# Exercise requirements:
Exactly as written, output each of the entries below.

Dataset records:
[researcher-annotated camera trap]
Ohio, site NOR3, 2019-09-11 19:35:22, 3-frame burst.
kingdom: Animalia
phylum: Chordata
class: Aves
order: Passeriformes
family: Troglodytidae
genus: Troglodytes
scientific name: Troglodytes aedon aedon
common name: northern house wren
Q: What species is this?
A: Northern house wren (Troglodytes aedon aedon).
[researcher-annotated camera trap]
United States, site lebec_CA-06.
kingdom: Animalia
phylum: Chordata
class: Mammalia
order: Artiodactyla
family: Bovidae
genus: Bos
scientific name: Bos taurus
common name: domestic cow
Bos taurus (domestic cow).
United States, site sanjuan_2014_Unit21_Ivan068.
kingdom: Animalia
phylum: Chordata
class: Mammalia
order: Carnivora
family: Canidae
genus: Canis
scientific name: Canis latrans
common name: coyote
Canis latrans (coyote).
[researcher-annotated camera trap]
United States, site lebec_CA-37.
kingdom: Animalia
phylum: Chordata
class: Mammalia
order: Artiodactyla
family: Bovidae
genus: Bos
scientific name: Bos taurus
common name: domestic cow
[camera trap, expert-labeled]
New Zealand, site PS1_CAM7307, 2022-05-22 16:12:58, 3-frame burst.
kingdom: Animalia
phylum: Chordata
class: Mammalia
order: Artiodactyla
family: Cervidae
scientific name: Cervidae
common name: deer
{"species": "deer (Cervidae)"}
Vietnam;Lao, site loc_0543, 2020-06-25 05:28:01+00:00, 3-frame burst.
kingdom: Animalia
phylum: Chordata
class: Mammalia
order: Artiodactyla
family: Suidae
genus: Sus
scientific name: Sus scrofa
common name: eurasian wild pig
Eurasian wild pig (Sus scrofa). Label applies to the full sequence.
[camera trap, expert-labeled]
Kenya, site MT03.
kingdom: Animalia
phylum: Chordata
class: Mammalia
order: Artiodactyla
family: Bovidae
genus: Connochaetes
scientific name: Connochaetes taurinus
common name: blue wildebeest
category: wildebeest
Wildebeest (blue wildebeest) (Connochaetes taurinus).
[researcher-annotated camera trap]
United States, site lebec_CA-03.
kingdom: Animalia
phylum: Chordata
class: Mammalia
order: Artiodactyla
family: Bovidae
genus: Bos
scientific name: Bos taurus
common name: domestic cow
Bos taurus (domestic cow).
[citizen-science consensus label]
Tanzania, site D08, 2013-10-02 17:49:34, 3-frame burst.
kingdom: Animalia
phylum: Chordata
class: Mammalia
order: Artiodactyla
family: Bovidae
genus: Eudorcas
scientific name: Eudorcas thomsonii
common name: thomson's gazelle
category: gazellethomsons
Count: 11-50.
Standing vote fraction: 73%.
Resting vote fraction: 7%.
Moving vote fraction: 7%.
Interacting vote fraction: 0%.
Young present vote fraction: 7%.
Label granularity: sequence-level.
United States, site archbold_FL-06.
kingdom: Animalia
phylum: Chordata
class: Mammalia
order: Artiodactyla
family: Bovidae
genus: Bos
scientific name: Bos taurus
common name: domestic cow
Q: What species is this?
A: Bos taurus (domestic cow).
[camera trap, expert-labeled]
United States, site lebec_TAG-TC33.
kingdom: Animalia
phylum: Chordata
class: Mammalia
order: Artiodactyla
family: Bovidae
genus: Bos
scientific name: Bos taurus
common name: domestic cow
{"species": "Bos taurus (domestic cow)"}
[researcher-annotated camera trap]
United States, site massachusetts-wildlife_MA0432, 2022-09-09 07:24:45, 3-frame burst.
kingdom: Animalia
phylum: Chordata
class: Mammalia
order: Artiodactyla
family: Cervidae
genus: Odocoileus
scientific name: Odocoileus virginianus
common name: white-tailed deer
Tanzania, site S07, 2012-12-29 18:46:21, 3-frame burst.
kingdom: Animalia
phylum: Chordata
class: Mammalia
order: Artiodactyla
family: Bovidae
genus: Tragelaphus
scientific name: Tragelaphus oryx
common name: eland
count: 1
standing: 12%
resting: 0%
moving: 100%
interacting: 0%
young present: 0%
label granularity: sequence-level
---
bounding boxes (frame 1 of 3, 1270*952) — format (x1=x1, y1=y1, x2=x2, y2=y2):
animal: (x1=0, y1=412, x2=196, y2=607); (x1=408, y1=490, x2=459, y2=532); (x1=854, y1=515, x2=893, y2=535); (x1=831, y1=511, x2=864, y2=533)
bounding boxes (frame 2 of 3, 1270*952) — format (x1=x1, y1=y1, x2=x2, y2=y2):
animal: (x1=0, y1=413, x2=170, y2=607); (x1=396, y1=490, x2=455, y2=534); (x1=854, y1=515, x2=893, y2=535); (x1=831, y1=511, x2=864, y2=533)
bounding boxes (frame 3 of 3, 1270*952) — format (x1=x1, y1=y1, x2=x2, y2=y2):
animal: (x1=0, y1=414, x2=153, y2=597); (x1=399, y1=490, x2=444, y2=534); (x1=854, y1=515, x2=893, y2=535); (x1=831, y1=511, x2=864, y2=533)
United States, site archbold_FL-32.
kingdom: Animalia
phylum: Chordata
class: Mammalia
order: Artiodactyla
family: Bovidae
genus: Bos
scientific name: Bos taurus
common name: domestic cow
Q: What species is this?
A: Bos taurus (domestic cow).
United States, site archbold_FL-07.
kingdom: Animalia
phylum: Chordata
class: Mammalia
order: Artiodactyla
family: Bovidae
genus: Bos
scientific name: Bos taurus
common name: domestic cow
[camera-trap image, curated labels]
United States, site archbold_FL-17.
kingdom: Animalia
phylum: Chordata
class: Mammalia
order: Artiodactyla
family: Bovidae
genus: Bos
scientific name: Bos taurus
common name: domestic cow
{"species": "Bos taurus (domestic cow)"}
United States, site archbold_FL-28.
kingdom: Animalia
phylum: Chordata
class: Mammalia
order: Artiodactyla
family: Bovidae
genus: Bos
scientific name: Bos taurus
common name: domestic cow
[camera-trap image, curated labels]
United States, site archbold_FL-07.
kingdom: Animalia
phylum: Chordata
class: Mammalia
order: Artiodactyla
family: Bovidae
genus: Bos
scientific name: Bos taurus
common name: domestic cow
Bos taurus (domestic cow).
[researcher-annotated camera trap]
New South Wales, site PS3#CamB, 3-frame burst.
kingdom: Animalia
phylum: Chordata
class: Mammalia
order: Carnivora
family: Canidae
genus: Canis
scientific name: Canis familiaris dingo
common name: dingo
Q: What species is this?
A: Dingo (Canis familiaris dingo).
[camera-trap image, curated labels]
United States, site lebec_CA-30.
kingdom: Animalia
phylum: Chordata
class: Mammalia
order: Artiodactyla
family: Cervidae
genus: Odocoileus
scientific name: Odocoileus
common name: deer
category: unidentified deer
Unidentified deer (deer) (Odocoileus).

# Result of this task:
[researcher-annotated camera trap]
Ohio, site NOR3, 2019-09-11 19:35:22, 3-frame burst.
kingdom: Animalia
phylum: Chordata
class: Aves
order: Passeriformes
family: Troglodytidae
genus: Troglodytes
scientific name: Troglodytes aedon aedon
common name: northern house wren
Q: What species is this?
A: Northern house wren (Troglodytes aedon aedon).
[researcher-annotated camera trap]
United States, site lebec_CA-06.
kingdom: Animalia
phylum: Chordata
class: Mammalia
order: Artiodactyla
family: Bovidae
genus: Bos
scientific name: Bos taurus
common name: domestic cow
Bos taurus (domestic cow).
United States, site sanjuan_2014_Unit21_Ivan068.
kingdom: Animalia
phylum: Chordata
class: Mammalia
order: Carnivora
family: Canidae
genus: Canis
scientific name: Canis latrans
common name: coyote
Canis latrans (coyote).
[researcher-annotated camera trap]
United States, site lebec_CA-37.
kingdom: Animalia
phylum: Chordata
class: Mammalia
order: Artiodactyla
family: Bovidae
genus: Bos
scientific name: Bos taurus
common name: domestic cow
[camera trap, expert-labeled]
New Zealand, site PS1_CAM7307, 2022-05-22 16:12:58, 3-frame burst.
kingdom: Animalia
phylum: Chordata
class: Mammalia
order: Artiodactyla
family: Cervidae
scientific name: Cervidae
common name: deer
{"species": "deer (Cervidae)"}
Vietnam;Lao, site loc_0543, 2020-06-25 05:28:01+00:00, 3-frame burst.
kingdom: Animalia
phylum: Chordata
class: Mammalia
order: Artiodactyla
family: Suidae
genus: Sus
scientific name: Sus scrofa
common name: eurasian wild pig
Eurasian wild pig (Sus scrofa). Label applies to the full sequence.
[camera trap, expert-labeled]
Kenya, site MT03.
kingdom: Animalia
phylum: Chordata
class: Mammalia
order: Artiodactyla
family: Bovidae
genus: Connochaetes
scientific name: Connochaetes taurinus
common name: blue wildebeest
category: wildebeest
Wildebeest (blue wildebeest) (Connochaetes taurinus).
[researcher-annotated camera trap]
United States, site lebec_CA-03.
kingdom: Animalia
phylum: Chordata
class: Mammalia
order: Artiodactyla
family: Bovidae
genus: Bos
scientific name: Bos taurus
common name: domestic cow
Bos taurus (domestic cow).
[citizen-science consensus label]
Tanzania, site D08, 2013-10-02 17:49:34, 3-frame burst.
kingdom: Animalia
phylum: Chordata
class: Mammalia
order: Artiodactyla
family: Bovidae
genus: Eudorcas
scientific name: Eudorcas thomsonii
common name: thomson's gazelle
category: gazellethomsons
Count: 11-50.
Standing vote fraction: 73%.
Resting vote fraction: 7%.
Moving vote fraction: 7%.
Interacting vote fraction: 0%.
Young present vote fraction: 7%.
Label granularity: sequence-level.
United States, site archbold_FL-06.
kingdom: Animalia
phylum: Chordata
class: Mammalia
order: Artiodactyla
family: Bovidae
genus: Bos
scientific name: Bos taurus
common name: domestic cow
Q: What species is this?
A: Bos taurus (domestic cow).
[camera trap, expert-labeled]
United States, site lebec_TAG-TC33.
kingdom: Animalia
phylum: Chordata
class: Mammalia
order: Artiodactyla
family: Bovidae
genus: Bos
scientific name: Bos taurus
common name: domestic cow
{"species": "Bos taurus (domestic cow)"}
[researcher-annotated camera trap]
United States, site massachusetts-wildlife_MA0432, 2022-09-09 07:24:45, 3-frame burst.
kingdom: Animalia
phylum: Chordata
class: Mammalia
order: Artiodactyla
family: Cervidae
genus: Odocoileus
scientific name: Odocoileus virginianus
common name: white-tailed deer
Tanzania, site S07, 2012-12-29 18:46:21, 3-frame burst.
kingdom: Animalia
phylum: Chordata
class: Mammalia
order: Artiodactyla
family: Bovidae
genus: Tragelaphus
scientific name: Tragelaphus oryx
common name: eland
count: 1
standing: 12%
resting: 0%
moving: 100%
interacting: 0%
young present: 0%
label granularity: sequence-level
---
bounding boxes (frame 1 of 3, 1270*952) — format (x1=x1, y1=y1, x2=x2, y2=y2):
animal: (x1=0, y1=412, x2=196, y2=607); (x1=408, y1=490, x2=459, y2=532); (x1=854, y1=515, x2=893, y2=535); (x1=831, y1=511, x2=864, y2=533)
bounding boxes (frame 2 of 3, 1270*952) — format (x1=x1, y1=y1, x2=x2, y2=y2):
animal: (x1=0, y1=413, x2=170, y2=607); (x1=396, y1=490, x2=455, y2=534); (x1=854, y1=515, x2=893, y2=535); (x1=831, y1=511, x2=864, y2=533)
bounding boxes (frame 3 of 3, 1270*952) — format (x1=x1, y1=y1, x2=x2, y2=y2):
animal: (x1=0, y1=414, x2=153, y2=597); (x1=399, y1=490, x2=444, y2=534); (x1=854, y1=515, x2=893, y2=535); (x1=831, y1=511, x2=864, y2=533)
United States, site archbold_FL-32.
kingdom: Animalia
phylum: Chordata
class: Mammalia
order: Artiodactyla
family: Bovidae
genus: Bos
scientific name: Bos taurus
common name: domestic cow
Q: What species is this?
A: Bos taurus (domestic cow).
United States, site archbold_FL-07.
kingdom: Animalia
phylum: Chordata
class: Mammalia
order: Artiodactyla
family: Bovidae
genus: Bos
scientific name: Bos taurus
common name: domestic cow
[camera-trap image, curated labels]
United States, site archbold_FL-17.
kingdom: Animalia
phylum: Chordata
class: Mammalia
order: Artiodactyla
family: Bovidae
genus: Bos
scientific name: Bos taurus
common name: domestic cow
{"species": "Bos taurus (domestic cow)"}
United States, site archbold_FL-28.
kingdom: Animalia
phylum: Chordata
class: Mammalia
order: Artiodactyla
family: Bovidae
genus: Bos
scientific name: Bos taurus
common name: domestic cow
[camera-trap image, curated labels]
United States, site archbold_FL-07.
kingdom: Animalia
phylum: Chordata
class: Mammalia
order: Artiodactyla
family: Bovidae
genus: Bos
scientific name: Bos taurus
common name: domestic cow
Bos taurus (domestic cow).
[researcher-annotated camera trap]
New South Wales, site PS3#CamB, 3-frame burst.
kingdom: Animalia
phylum: Chordata
class: Mammalia
order: Carnivora
family: Canidae
genus: Canis
scientific name: Canis familiaris dingo
common name: dingo
Q: What species is this?
A: Dingo (Canis familiaris dingo).
[camera-trap image, curated labels]
United States, site lebec_CA-30.
kingdom: Animalia
phylum: Chordata
class: Mammalia
order: Artiodactyla
family: Cervidae
genus: Odocoileus
scientific name: Odocoileus
common name: deer
category: unidentified deer
Unidentified deer (deer) (Odocoileus).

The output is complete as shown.